After about a year of feeling out the new routine, here’s what I’ve observed at our house during a TDY:

  • I still look forward to solo evenings binge-watching TV. Sometimes it’s still the same show, sometimes it’s a true crime documentary. It depends on the day! The designated quiet time is more fluid because bedtime slides now that the kids are older. We have an activity nearly every night of the week (which means I get to be in two places at once during TDYs — I get by with a little help from my friends and family nearby). Sometimes everyone is showered, fed and reading in bed by 8:30 p.m. On other nights, we eat dinner at 9 p.m., and homework still stands between us and sleep.
  • Independence is a beautiful thing. Now that our kids are old enough and responsible enough to stay home alone for a few hours at a time, it has become much easier to juggle everything every day. Knowing that I can lean on our kids to pitch in with household chores means it’s no longer on me to handle it all when my husband is away.
  • Our kids still get emotional in the early days. It’s rarely tears anymore since we have a teen and a tween, but I’ve noticed that on day one or two of a TDY, I tend to have emotional conversations with at least one kid — sometimes both. Whether it’s something they hold onto to share with just me or there are more emotions swirling while Dad is gone, I can’t be sure. A major difference is that I listen fully now because — as any teen parent will tell you — communication is key. I don’t ever want our kids to think they can’t bring something to Mom when it’s on their mind or their heart. Is it exhausting to absorb that at the end of an already long day? Yes, it is. Would it be equally exhausting for them to hold on to it themselves? Yes. Is it worth it? Without a doubt.
  • Dinner is served. Thankfully, the kids are slightly less picky these days. While we still have the occasional snack-dinner or takeout, I’ve gotten better at cooking during TDYs because I know it won’t go to waste. Sometimes we cook together, and most nights we eat together.
  • The send-offs and homecomings have settled down. Due to the fast pace of our schedule (including the frequency of travel for my husband), we skip the fanfare before he leaves and when he gets back. We’re still always sad to see him go and glad when he gets back. It’s more practical these days, like, “Will you land in time to handle pickup from lacrosse practice?”
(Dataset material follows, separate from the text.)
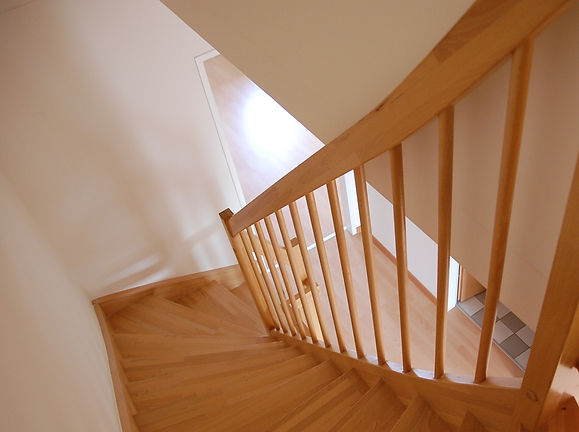 grimsby-joiner-apartment-architecture-family-staircase.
Kristi’s daughter holding a pizza

While the routines don’t look anything like what they used to, I’m better (on average — I still have my off days) than I used to be, and I’m happy with that. It’s unrealistic to think everything will go smoothly each time we have to steer solo. The absence of someone who is normally there is disruptive, whether it’s for a day or six months. I’ve learned to cut myself some slack, but also to offer the same courtesy to our kids (including the dog and — I suppose — the cat). It’s like the weather: We can mostly predict how it’s going to go, but it’s wise to be ready for anything.

Kristi Stolzenberg
Written By Kristi Stolzenberg
Marine Spouse

Kristi started writing for Blog Brigade as a new Milspouse in 2008, and all of a sudden, she’s a seasoned (but not overly salty) Marine spouse.